Interjections are the only category of words where there is virtually no syntax to discuss. That’s why only 0.014 percent of The Cambridge Grammar of the English Language deals with them (12 lines on pages 1,360-1,361, about a quarter of a page out of the 1,764 pages of the main text). What you say with interjections, you say without grammar, and without making any claims or statements, or asking any questions. Interjections simply signal a passing feeling. They are only minimally different from animal calls.
The minimal difference is, of course, that they’re conventional. Dogs bark and cats mew because it is built into them as an instinct to make those noises: They can do little else. By contrast, when you say Ouch! as hammer accidentally meets thumb or needle meets vein, it is not because your biology has determined your phonetic capabilities, but because you learned as an infant that Ouch! is one of the English ways of expressing sudden pain.
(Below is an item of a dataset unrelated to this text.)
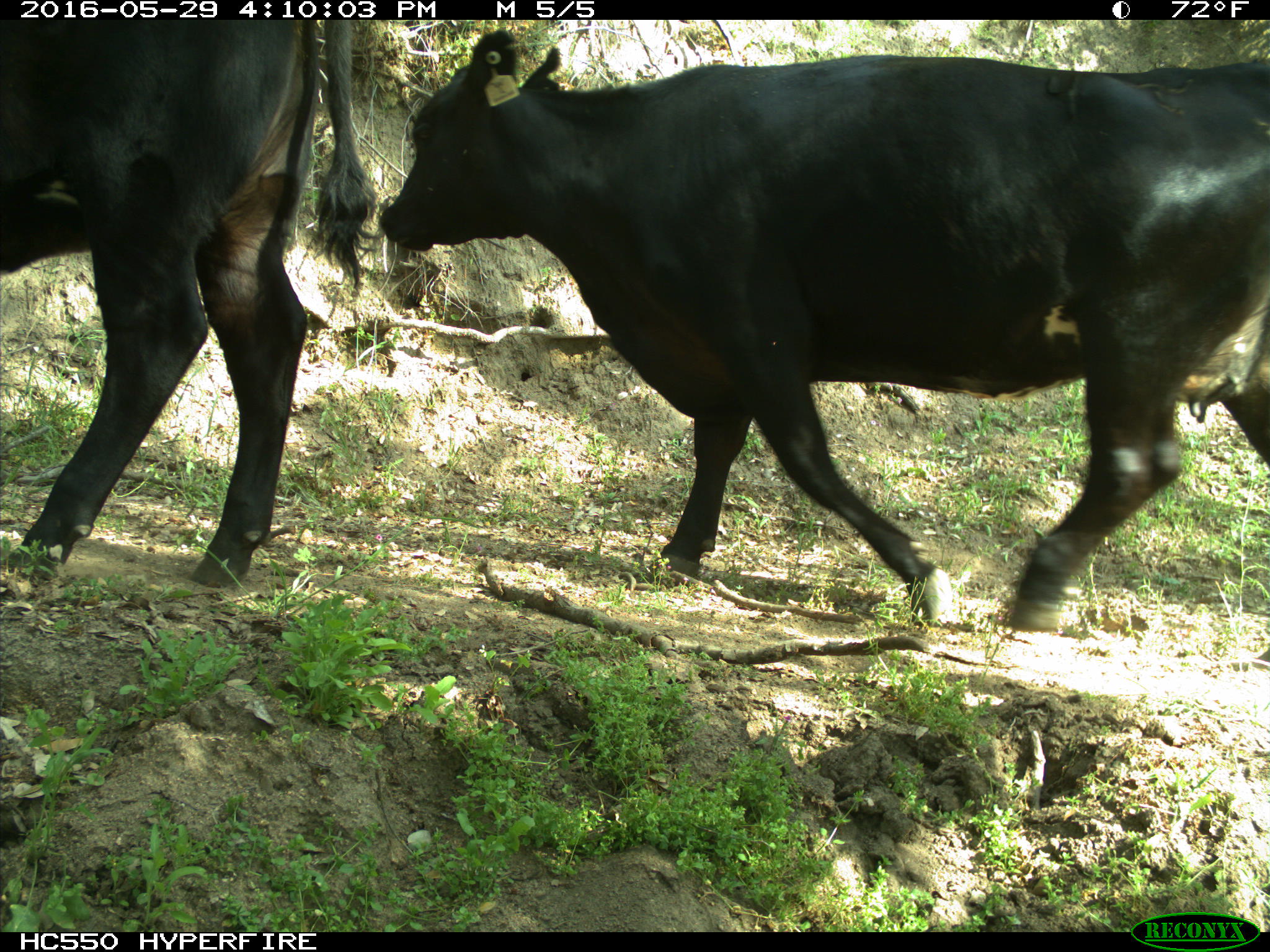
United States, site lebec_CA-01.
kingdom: Animalia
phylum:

Speakers of other languages have entirely different words for the same purpose. (Some languages couldn’t possibly use Ouch! because they don’t have the ch sound; indeed, some languages don’t even have words or even syllables that end in consonants.)
Offering interjection equivalents as substitutes for comments on Facebook is an encouragement to retreat from human language to a kind of communication much more similar to animal squeals and grunts. The current craze for regarding emoji as fully paid-up words (recall the crowd-sourced translation of Moby Dick into emoji, the ridiculous news release in which Oxford University Press chose the “Face with Tears of Joy” emoji as its Word of the Year, and other such nonsense) is not just a silly fashion; if taken at face value it’s a sign of profound misunderstanding.
Sure, people do communicate with emoji; nobody should be in doubt about that. But they also communicate with winks, waves, coughs, bouquets, neckties, and delivering a jacket wrapped around a couple of fish. That doesn’t mean these things have anything to do with language.
In a language — a proper human language — there are different categories of word (nouns, verbs, etc.), and syntactic rules that define some combinations of words as correctly formed and others not, so that propositions can be explicitly (though not always unambiguously) expressed. Sequences of emoji aren’t sentences in any human language. Sure, the ingenious efforts of people who attempt to express connected narratives with sequences of emoji can be cute and amusing (I’ve received some on my smartphone that made me smile, and even told me things, in a poetic sort of way), but they’re merely sequences of hints at concepts.
They are rather like sequences of Chinese characters laid out by someone who has a rough idea of the basic meanings of the characters but no knowledge at all of Chinese grammar, or like sequences of actions performed in a game of charades. Linguistically, they are like strings of words in which some are nouns and others are interjections. And such a string (“Hammer! Nail! Ouch! Damn!”) does not amount to a sentence.